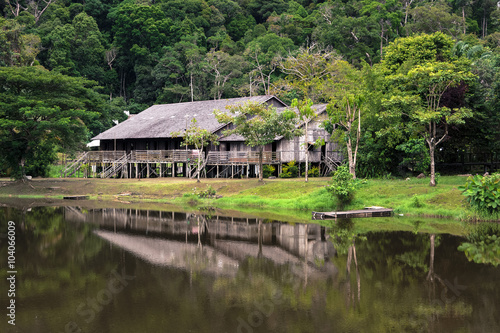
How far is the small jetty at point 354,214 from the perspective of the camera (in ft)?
90.3

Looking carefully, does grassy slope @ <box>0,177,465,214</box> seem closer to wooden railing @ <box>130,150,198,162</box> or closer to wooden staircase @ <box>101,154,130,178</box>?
wooden railing @ <box>130,150,198,162</box>

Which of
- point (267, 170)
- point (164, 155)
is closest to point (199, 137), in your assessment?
point (267, 170)

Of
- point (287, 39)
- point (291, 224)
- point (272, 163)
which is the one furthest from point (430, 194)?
point (287, 39)

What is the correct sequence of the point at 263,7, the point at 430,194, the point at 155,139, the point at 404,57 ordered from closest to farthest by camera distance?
the point at 430,194
the point at 404,57
the point at 155,139
the point at 263,7

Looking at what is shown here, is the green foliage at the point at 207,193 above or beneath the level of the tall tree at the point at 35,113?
beneath

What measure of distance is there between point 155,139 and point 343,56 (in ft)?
114

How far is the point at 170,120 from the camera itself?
5075cm

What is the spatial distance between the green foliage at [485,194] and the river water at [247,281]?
15.9 feet

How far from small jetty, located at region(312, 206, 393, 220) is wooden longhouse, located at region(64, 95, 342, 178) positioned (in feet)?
44.7

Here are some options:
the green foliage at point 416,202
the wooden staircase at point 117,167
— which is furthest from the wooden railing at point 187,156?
the green foliage at point 416,202

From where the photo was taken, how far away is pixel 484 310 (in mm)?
12461

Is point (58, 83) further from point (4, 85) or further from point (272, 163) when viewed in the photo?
point (272, 163)

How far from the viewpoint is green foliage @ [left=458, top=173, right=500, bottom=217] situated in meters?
24.9

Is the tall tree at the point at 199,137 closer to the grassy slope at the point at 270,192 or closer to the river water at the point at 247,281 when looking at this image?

◇ ◇ ◇ ◇ ◇

» **Objectif de l'exercice**:
Recopiez à l'identique les lignes depuis celle qui contient « How far is the point » jusqu'à la dernière ligne, ces deux bornes comprises.

» **Réponse écrite**:
How far is the point at 170,120 from the camera itself?
5075cm

What is the spatial distance between the green foliage at [485,194] and the river water at [247,281]?
15.9 feet

How far from small jetty, located at region(312, 206, 393, 220) is wooden longhouse, located at region(64, 95, 342, 178) positioned (in feet)?
44.7

Here are some options:
the green foliage at point 416,202
the wooden staircase at point 117,167
— which is furthest from the wooden railing at point 187,156?
the green foliage at point 416,202

From where the photo was taken, how far away is pixel 484 310 (in mm)?
12461

Is point (58, 83) further from point (4, 85) or further from point (272, 163) when viewed in the photo?
point (272, 163)

How far from the viewpoint is green foliage @ [left=458, top=173, right=500, bottom=217] situated in meters?
24.9

Is the tall tree at the point at 199,137 closer to the grassy slope at the point at 270,192 or closer to the river water at the point at 247,281 when looking at this image?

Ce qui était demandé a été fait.